Entre os principais avanços está a possibilidade de monitoramento eletrônico de agressores. A Lei nº 15.383/2026 altera a Lei Maria da Penha e permite o uso de tornozeleiras eletrônicas em casos de risco iminente à integridade física ou psicológica da vítima. A medida também passa a ser priorizada quando houver descumprimento de medidas protetivas já determinadas pela Justiça.
Outra mudança significativa é a tipificação do crime de violência vicária. A Lei nº 15.384/2026 passa a considerar como crime o assassinato de filhos ou familiares com o objetivo de atingir emocionalmente a mulher. Nesses casos, a pena prevista varia de 20 a 40 anos de prisão em regime fechado.

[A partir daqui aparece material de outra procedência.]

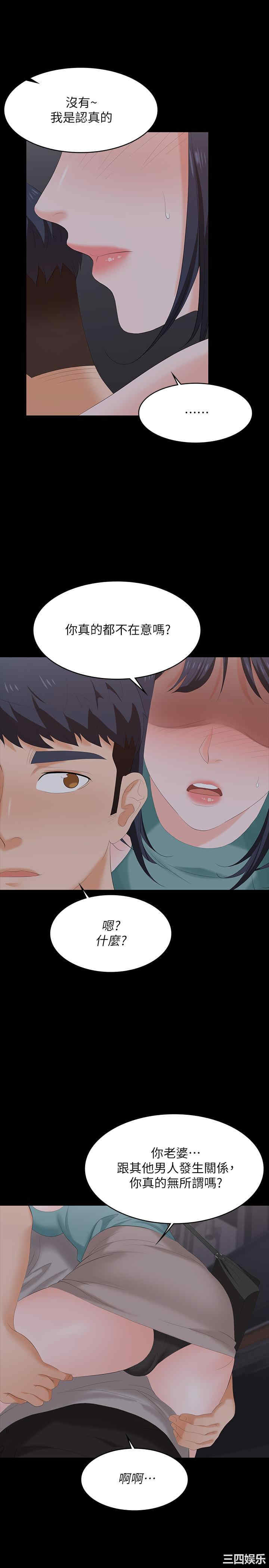 韩国漫画韩漫_交换游戏-第58话在线免费阅读-韩国漫画-第19张图片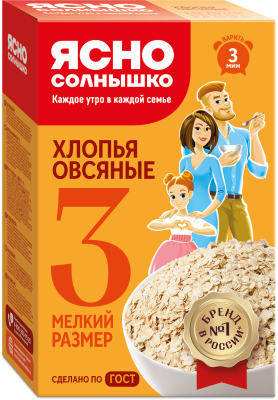 Хлопья овсяные №3 Ясно солнышко 350г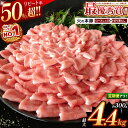 火の本豚 豚肩ロース 1500g 豚肉 熊本 グランプリ受賞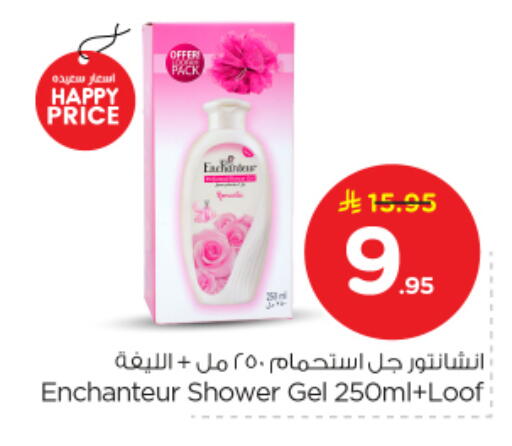 available at نستو in مملكة العربية السعودية, السعودية, سعودية - المجمعة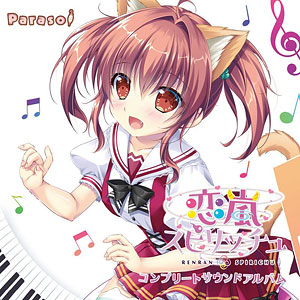 中古】 CD 彼女と俺の恋愛日常 ラブリーデイ キャラクターソング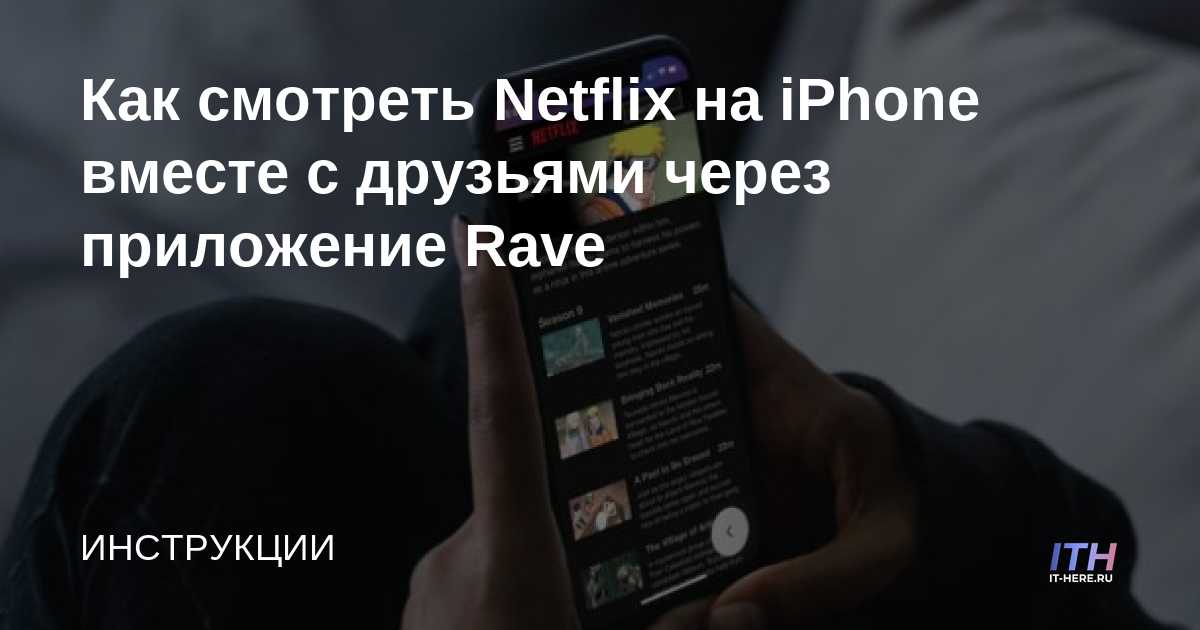 Cómo ver Netflix en iPhone con amigos a través de la aplicación Rave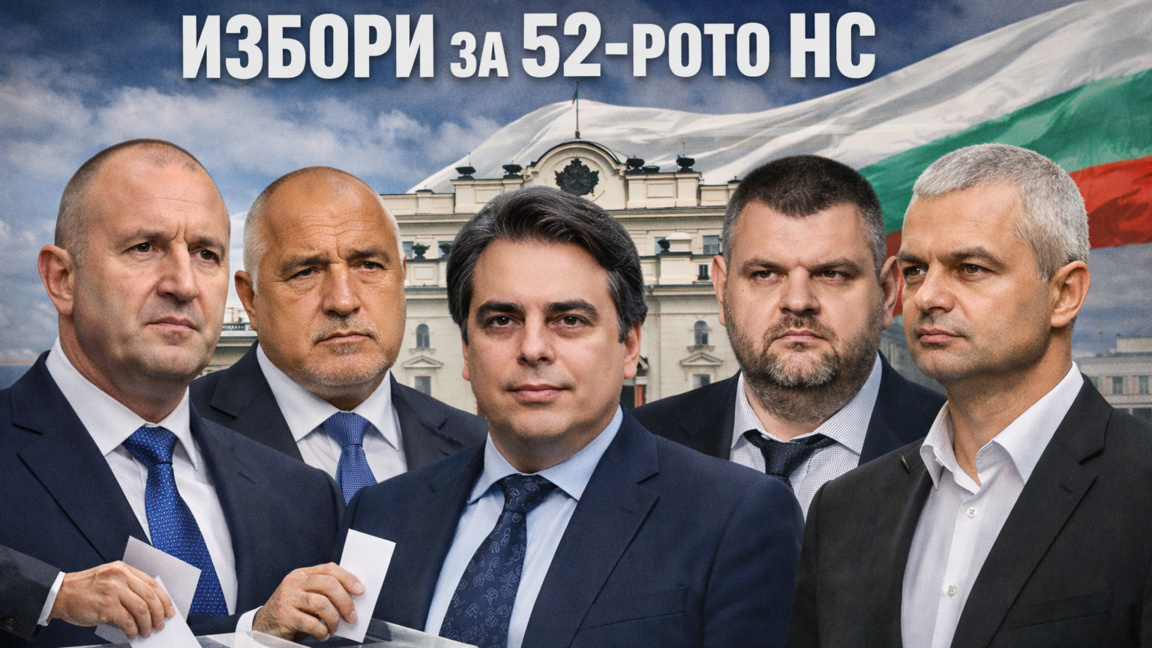 Мяра: "Прогресивна България" с пълно мно...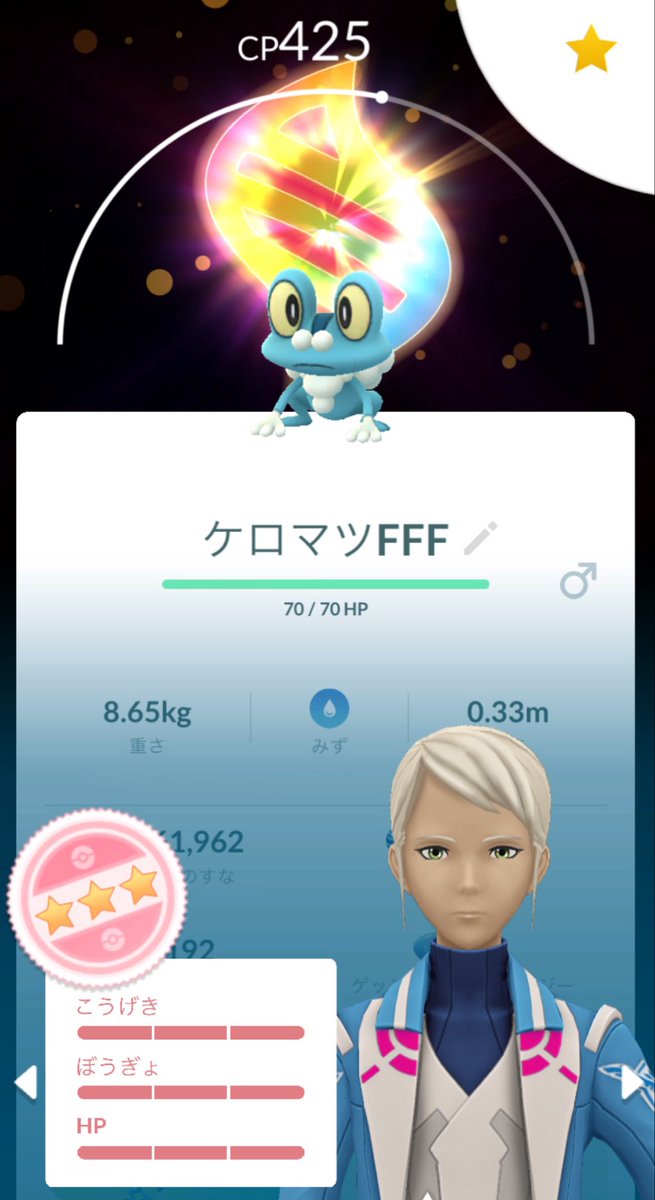ranpokeoo's tweet photo. い、いいんですか！最近調子良すぎる https://t.co/5EnqL71Z79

A legislação também estabelece agravantes para esse tipo de crime, como quando ele é cometido na presença de mulher, contra crianças, idosos ou pessoas com deficiência, ou ainda em situações de descumprimento de medidas protetivas.
Além disso, foi instituído o Dia Nacional de Proteção e Combate à Violência contra Mulheres e Meninas Indígenas, por meio da Lei nº 15.382/2026, a ser celebrado em 5 de setembro.